### Passage for review ###
So - it was quite the surprise.
At twelve years old, his biological father decided that he would rather terminate his rights instead of pay child support. As his daddy, well – legally his step-dad – I welcomed the opportunity to legally adopt him as well as his little sister. The kids that I had called my own from the time they were just under 3 and 5 – I had the opportunity to really call them my own. Legally their last name was Burns, but throughout their school years they had gone by my last name of Kirby.
In my heart, they had been mine for some time. But, in the eyes of the law, I was an interloper. I loved them and accepted their love without a real stake in the whole family thing. If something had happened to my wife during those first years, I would have had no claim to them. Not that I thought about that – but I thought about that.
###
Directions:
Please write out the adoption passage word for word, starting at "So - it was" and ending at "thought about that.". The material has nothing to do with the adoption passage.
### Input data ###
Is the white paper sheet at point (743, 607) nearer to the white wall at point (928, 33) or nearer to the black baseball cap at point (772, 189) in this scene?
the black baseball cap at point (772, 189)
###
Solution to the problem:
So - it was quite the surprise.
At twelve years old, his biological father decided that he would rather terminate his rights instead of pay child support. As his daddy, well – legally his step-dad – I welcomed the opportunity to legally adopt him as well as his little sister. The kids that I had called my own from the time they were just under 3 and 5 – I had the opportunity to really call them my own. Legally their last name was Burns, but throughout their school years they had gone by my last name of Kirby.
In my heart, they had been mine for some time. But, in the eyes of the law, I was an interloper. I loved them and accepted their love without a real stake in the whole family thing. If something had happened to my wife during those first years, I would have had no claim to them. Not that I thought about that – but I thought about that.